TWI785801B - Method and system for testing radiation susceptibility - Google Patents

Abstract

A method for testing radiation susceptibility includes transmitting radiation wave to a device under test, measuring the device under test to obtain a first voltage according to the radiation wave, outputting a reference voltage to a coupling device so that the coupling device generates a second voltage according to the reference voltage, adjusting the reference voltage so that the second voltage approximates the first voltage, storing the adjusted reference voltage, and outputting the second voltage to the device under test according to the adjusted reference voltage to simulate the influence of the radiation wave to the device under test.

Description

Method and system for testing radiation sensitivity

The present invention relates to a method and system for testing radiation sensitivity, in particular to a method and system for testing radiation sensitivity that can simulate the influence of radiation waves on a device under test.

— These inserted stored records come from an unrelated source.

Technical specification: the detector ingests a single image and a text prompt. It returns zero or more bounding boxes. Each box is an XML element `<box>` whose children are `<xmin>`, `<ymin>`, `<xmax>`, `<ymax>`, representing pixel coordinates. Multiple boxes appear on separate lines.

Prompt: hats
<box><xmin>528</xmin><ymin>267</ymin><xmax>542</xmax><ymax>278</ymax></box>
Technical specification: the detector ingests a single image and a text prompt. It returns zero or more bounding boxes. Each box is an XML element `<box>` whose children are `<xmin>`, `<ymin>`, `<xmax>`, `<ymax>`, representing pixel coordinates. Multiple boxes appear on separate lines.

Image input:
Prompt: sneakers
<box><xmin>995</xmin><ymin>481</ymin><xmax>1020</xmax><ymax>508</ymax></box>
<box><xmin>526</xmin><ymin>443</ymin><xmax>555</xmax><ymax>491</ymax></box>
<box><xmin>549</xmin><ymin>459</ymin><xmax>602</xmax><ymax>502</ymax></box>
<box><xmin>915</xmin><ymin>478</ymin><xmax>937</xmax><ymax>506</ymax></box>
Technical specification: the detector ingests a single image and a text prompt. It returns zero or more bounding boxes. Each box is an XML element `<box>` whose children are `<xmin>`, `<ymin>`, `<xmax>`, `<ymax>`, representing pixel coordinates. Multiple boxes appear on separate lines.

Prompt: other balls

For electronic equipment, such as computers or servers, the test of radiated susceptibility (RS) is very important. Due to the ubiquity of electromagnetic fields, if the radiation sensitivity test fails, the electronic equipment may be disturbed by radiation waves, resulting in functional failure and damage.

At present, in order to test the radiation susceptibility, the electronic equipment must be placed in an anechoic chamber, and radio waves are emitted to the electronic equipment, and then the impact on the electronic equipment is measured. If the result is not passed, it is necessary to use trial and error (trial and error) methods to allow engineering personnel to enter the anechoic chamber, adjust the settings, and then perform relevant operations repeatedly for analysis or debugging.

This process consumes a lot of site resources and operating time, and it is not easy to find out the root cause of the error. In addition, since engineering personnel must often enter high-radiation areas, it is not conducive to the safety and health of engineering personnel.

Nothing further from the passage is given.